Graça no entendimento de Luciano Subirá
Embora Luciano Subirá acerte em sua definição de Graça como algo além de uma obra estacionada no tempo, ele acaba definindo Graça como uma “força capacitadora”. Segundo ele, se definirmos Graça somente como a concessão de perdão dos pecados, transformaremos a Graça em libertinagem – uma conclusão que exige, no mínimo, premissas exageradas. Por causa disso, o Pr. Luciano Subirá define Graça como uma força que nos conduz a uma vida de piedade. Ele diz:
A graça divina não é permissão para pecar sem que haja consequências; é justamente o oposto! Ela é a maior força capacitadora para nos ajudar a andar em santidade. (pág. 139)

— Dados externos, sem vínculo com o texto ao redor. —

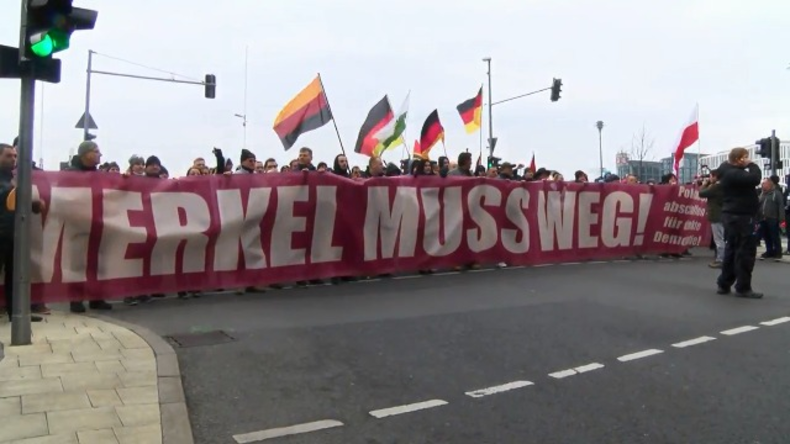 Live aus Berlin: Rechte Gruppen demonstrieren gegen Merkel - zahlreiche Gegenproteste angemeldet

Como demonstraremos neste capítulo, a graça é uma força capacitadora que nos foi dada não apenas para perdoar os pecados cometidos, como também para nos ajudar a evitar cometê-los. A graça nos empodera para viver a obediência aos mandamentos do Deus eterno (pág. 152)
No entendimento de Subirá existe apenas duas opções: 1) Definir a Graça como perdão de pecados e justificação em Cristo; 2) Definir a Graça como perdão e força capacitadora para a prática da santidade. Não existe uma terceira e melhor opção? Só podemos aceitar a primeira definição e, como Subirá acredita, “cair em libertinagem”, ou a segunda opção onde defenderemos a Graça como uma espécie de energia espiritual? Reduzir a Graça a somente duas alternativas é problemático. Eu opto por uma terceira alternativa: A Graça é a pessoa de Jesus Cristo.
Subirá trabalha em defesa de seu ponto de que a Graça é uma força capacitadora e, em nenhum momento, apresenta a Graça em unidade com a pessoa de Jesus Cristo. Ele cita Tony Cook que diz: “Ela (a Graça) é também a força transformadora por trás de quem nos tornamos e de tudo o que somos capazes de fazer para ele.” (pág. 10)
Subirá acredita que a maior definição de Graça é justamente força capacitadora: “Portanto, a maior definição do que é a graça é que ela veio para ser a força capacitadora sem igual que viabiliza ao ser humano a obediência que antes havia sido impossível. Fico profundamente indignado quando vejo pessoas desprovidas de entendimento bíblico sugerir que a graça é ‘permissão para pecar’, uma espécie de tolerância divina à inevitável desobediência humana. Não, mil vezes não!” (pág. 161)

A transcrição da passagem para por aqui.